Юра молчал. Прошло ещё несколько минут, прежде чем Тору решился заговорить первым.
— Что-то случилось, – он не спрашивал. Вопросы были неуместны, когда человек, которому ты их задавал, выглядел так, как выглядел сейчас Юра.
— Нет, ничего, – сарказм был понятен даже малопонятливому Тору, – мама поздравила с праздником.
— Ой, – Тору дёрнулся, вспомнив, что недавно закрыл иконку уведомления, оставив её без внимания. Поздравить мать. Не забыть поздравить мать. Чуть позже.
— Ненавижу Новый год, – ответил Юра, резко поднявшись на ноги. – Чувствую себя сдохшим. Или уставшим, не знаю.
— Ты можешь мне рассказать, – напомнил Тору. Откровение Юры продолжалось – действительно волшебная ночь. Неужели он покажет ему настоящую печаль? «Печаль неудавшегося шута», – подумал Тору.
— Хочешь знать, что она написала или почему я ненавижу этот дурацкий праздник?

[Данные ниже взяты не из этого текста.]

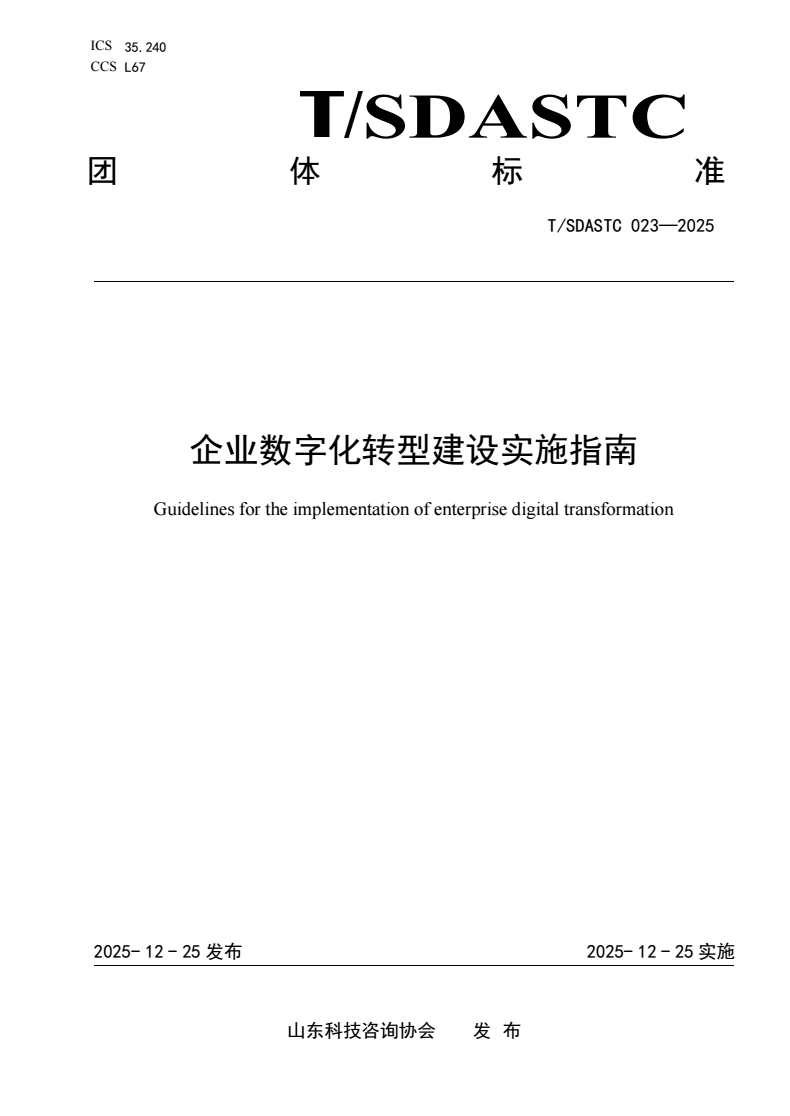 ICS 35.240
CCS L67

T/SDASTC

团 体 标 准

T/SDASTC 023—2025

企业数字化转型建设实施指南

Guidelines for the implementation of enterprise digital transformation

2025-12-25 发布

2025-12-25 实施

山东科技咨询协会 发 布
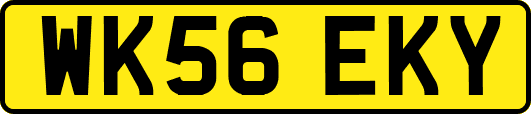 WK56 EKY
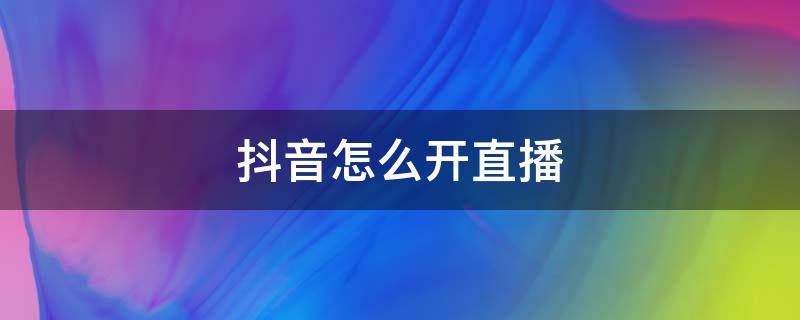 抖音怎么开直播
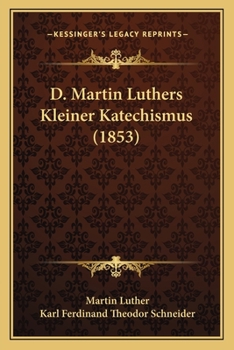 —KESSINGER'S LEGACY REPRINTS—

D. Martin Luthers Kleiner Katechismus (1853)

Martin Luther
Karl Ferdinand Theodor Schneider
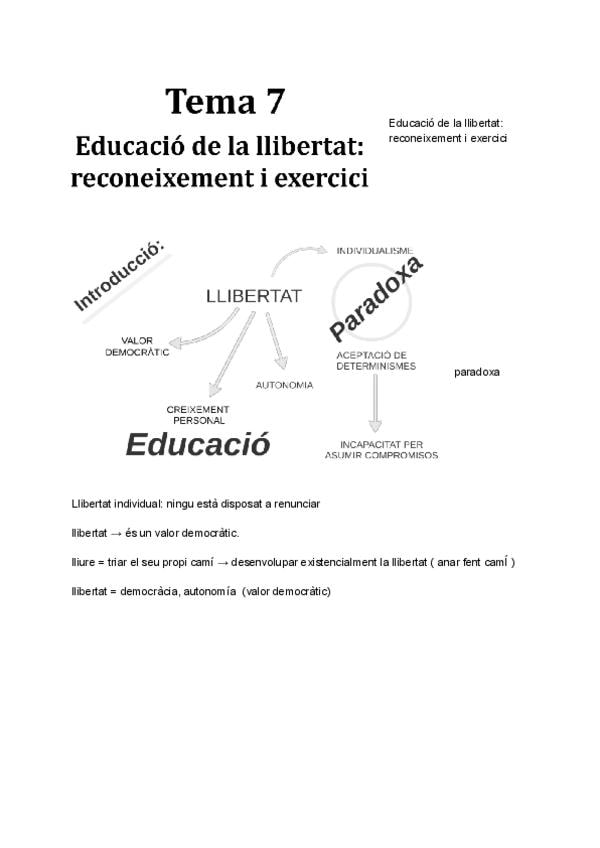 Tema 7

Educació de la llibertat: reconeixement i exercici

Educació de la llibertat: reconeixement i exercici

Introducció:

LLIBERTAT

INDIVIDUALISME

Paradoxa

VALOR DEMOCRÀTIC

AUTONOMIA

CREIXEMENT PERSONAL

ACEPTACIÓ DE DETERMINISMES

paradoxa

Educació

INCAPACITAT PER ASUMIR COMPROMISOS

Llibertat individual: ningu està disposat a renunciar

llibertat → és un valor democràtic.

lliure = triar el seu propi camí → desenvolupar existencialment la llibertat ( anar fent camÍ )

llibertat = democràcia, autonomía (valor democràtic)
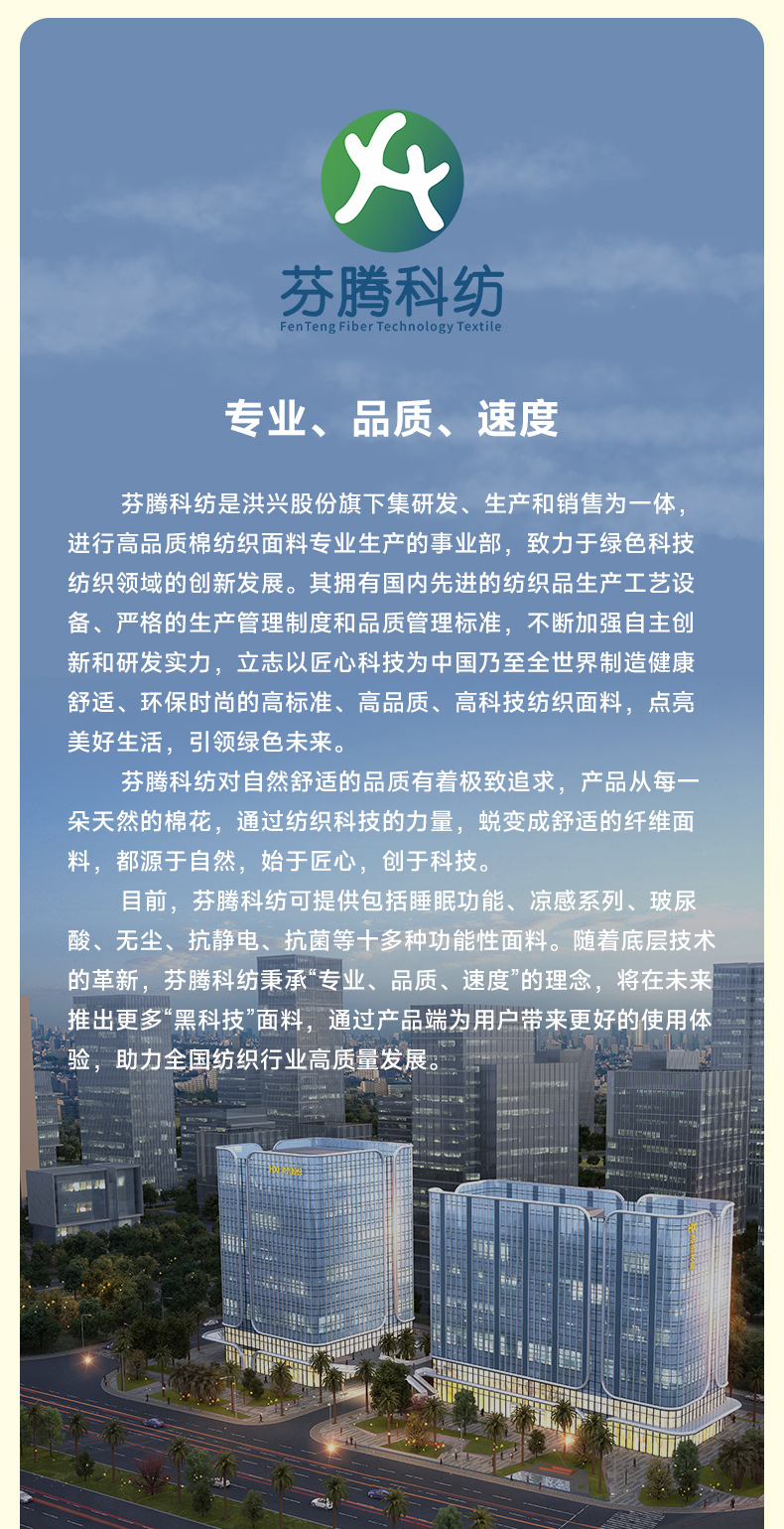 芬腾科纺
FenTeng Fiber Technology Textile

专业、品质、速度

芬腾科纺是洪兴股份旗下集研发、生产和销售为一体，进行高品质棉纺织面料专业生产的事业部，致力于绿色科技纺织领域的创新发展。其拥有国内先进的纺织品生产工艺设备、严格的生产管理制度和品质管理标准，不断加强自主创新和研发实力，立志以匠心科技为中国乃至全世界制造健康舒适、环保时尚的高标准、高品质、高科技纺织面料，点亮美好生活，引领绿色未来。

芬腾科纺对自然舒适的品质有着极致追求，产品从每一朵天然的棉花，通过纺织科技的力量，蜕变成舒适的纤维面料，都源于自然，始于匠心，创于科技。

目前，芬腾科纺可提供包括睡眠功能、凉感系列、玻尿酸、无尘、抗静电、抗菌等十多种功能性面料。随着底层技术的革新，芬腾科纺秉承“专业、品质、速度”的理念，将在未来推出更多“黑科技”面料，通过产品端为用户带来更好的使用体验，助力全国纺织行业高质量发展。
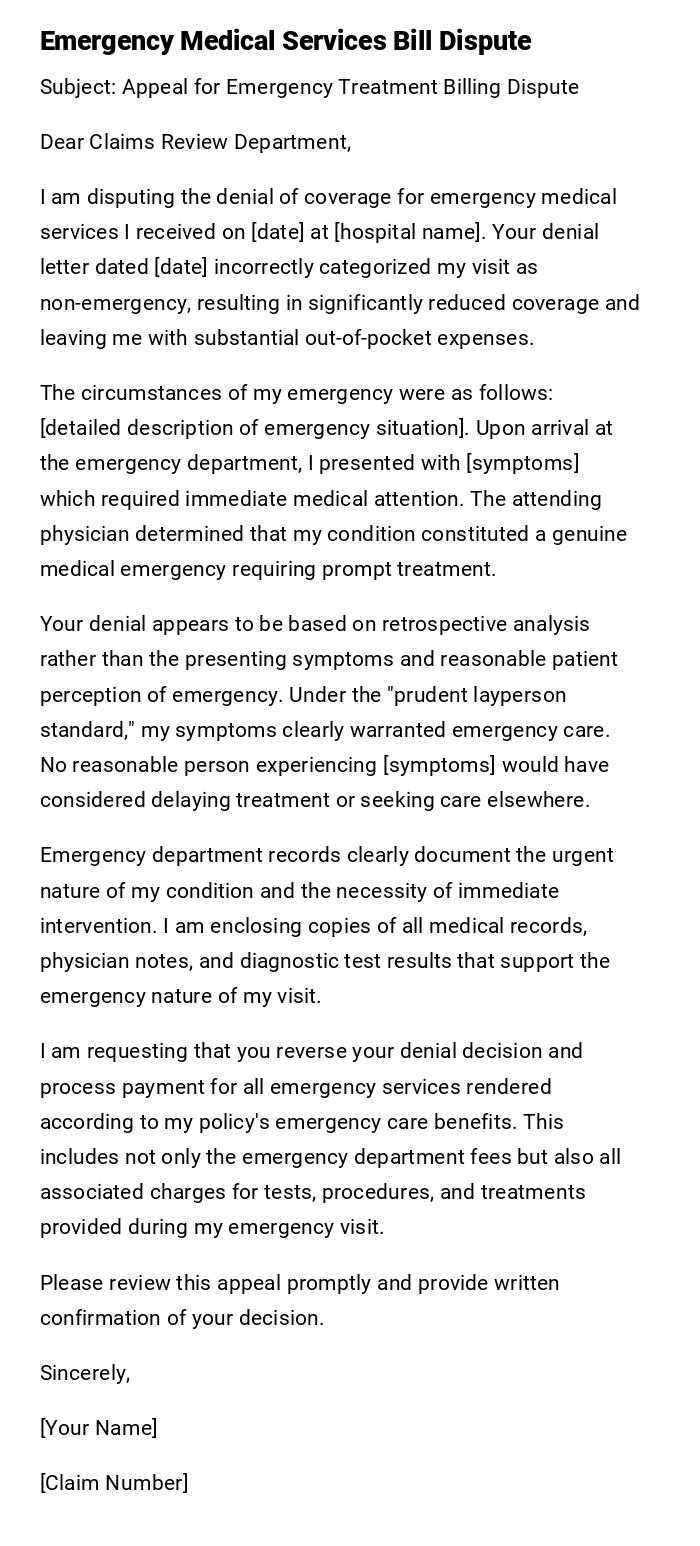 Emergency Medical Services Bill Dispute

Subject: Appeal for Emergency Treatment Billing Dispute

Dear Claims Review Department,

I am disputing the denial of coverage for emergency medical services I received on [date] at [hospital name]. Your denial letter dated [date] incorrectly categorized my visit as non-emergency, resulting in significantly reduced coverage and leaving me with substantial out-of-pocket expenses.

The circumstances of my emergency were as follows: [detailed description of emergency situation]. Upon arrival at the emergency department, I presented with [symptoms] which required immediate medical attention. The attending physician determined that my condition constituted a genuine medical emergency requiring prompt treatment.

Your denial appears to be based on retrospective analysis rather than the presenting symptoms and reasonable patient perception of emergency. Under the "prudent layperson standard," my symptoms clearly warranted emergency care. No reasonable person experiencing [symptoms] would have considered delaying treatment or seeking care elsewhere.

Emergency department records clearly document the urgent nature of my condition and the necessity of immediate intervention. I am enclosing copies of all medical records, physician notes, and diagnostic test results that support the emergency nature of my visit.

I am requesting that you reverse your denial decision and process payment for all emergency services rendered according to my policy's emergency care benefits. This includes not only the emergency department fees but also all associated charges for tests, procedures, and treatments provided during my emergency visit.

Please review this appeal promptly and provide written confirmation of your decision.

Sincerely,

[Your Name]

[Claim Number]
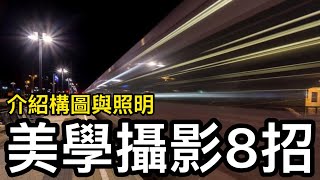 介紹構圖與照明
美學攝影8招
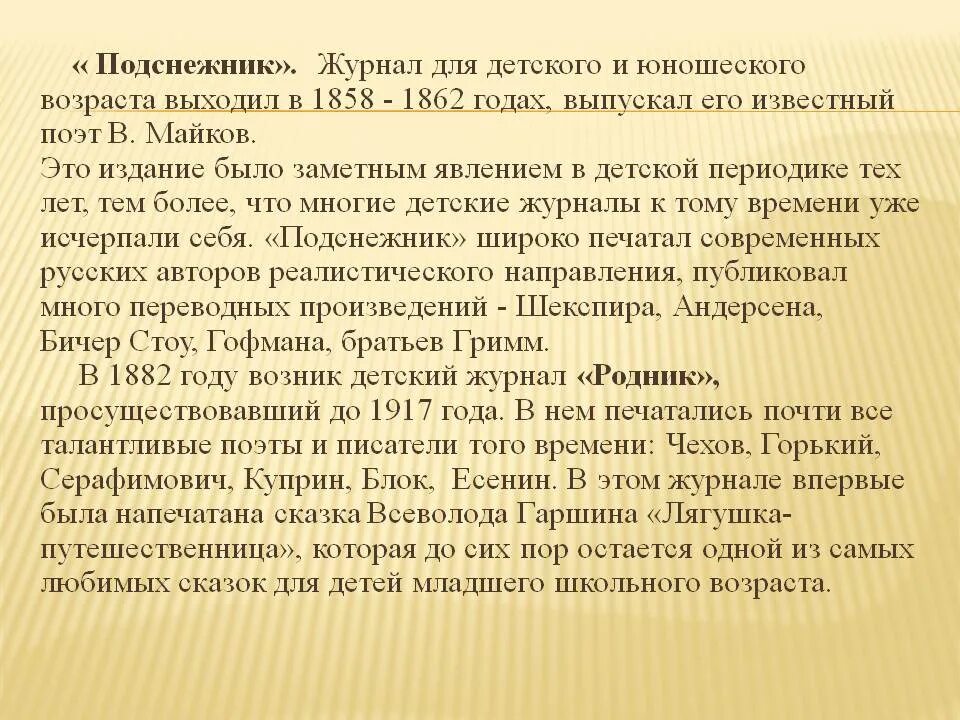 « Подснежник». Журнал для детского и юношеского возраста выходил в 1858 - 1862 годах, выпускал его известный поэт В. Майков.
Это издание было заметным явлением в детской периодике тех лет, тем более, что многие детские журналы к тому времени уже исчерпали себя. «Подснежник» широко печатал современных русских авторов реалистического направления, публиковал много переводных произведений - Шекспира, Андерсена, Бичер Стоу, Гофмана, братьев Гримм.

В 1882 году возник детский журнал «Родник», просуществовавший до 1917 года. В нем печатались почти все талантливые поэты и писатели того времени: Чехов, Горький, Серафимович, Куприн, Блок, Есенин. В этом журнале впервые была напечатана сказка Всеволода Гаршина «Лягушка-путешественница», которая до сих пор остается одной из самых любимых сказок для детей младшего школьного возраста.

Вопрос поставил Тору в тупик. Он хотел знать всё, но был вынужден выбирать. Без права на ошибку и без сожалений.
— Почему ты ненавидишь, – ответил он.
— Мой отец умер тридцать первого декабря, – Юра отвёл взгляд, будто стараясь зацепиться за что-то, способное удержать его на поверхности и не позволить погрузиться в глубину мыслей, – шесть лет назад. После этого мать окончательно тронулась умом. У меня никогда не было «новогоднего чуда», потому что мы готовились к Рождеству. Вместо подарков и ёлки – распятие и молитвы. Вместо утренников и хороводов – храм, служба и причастие.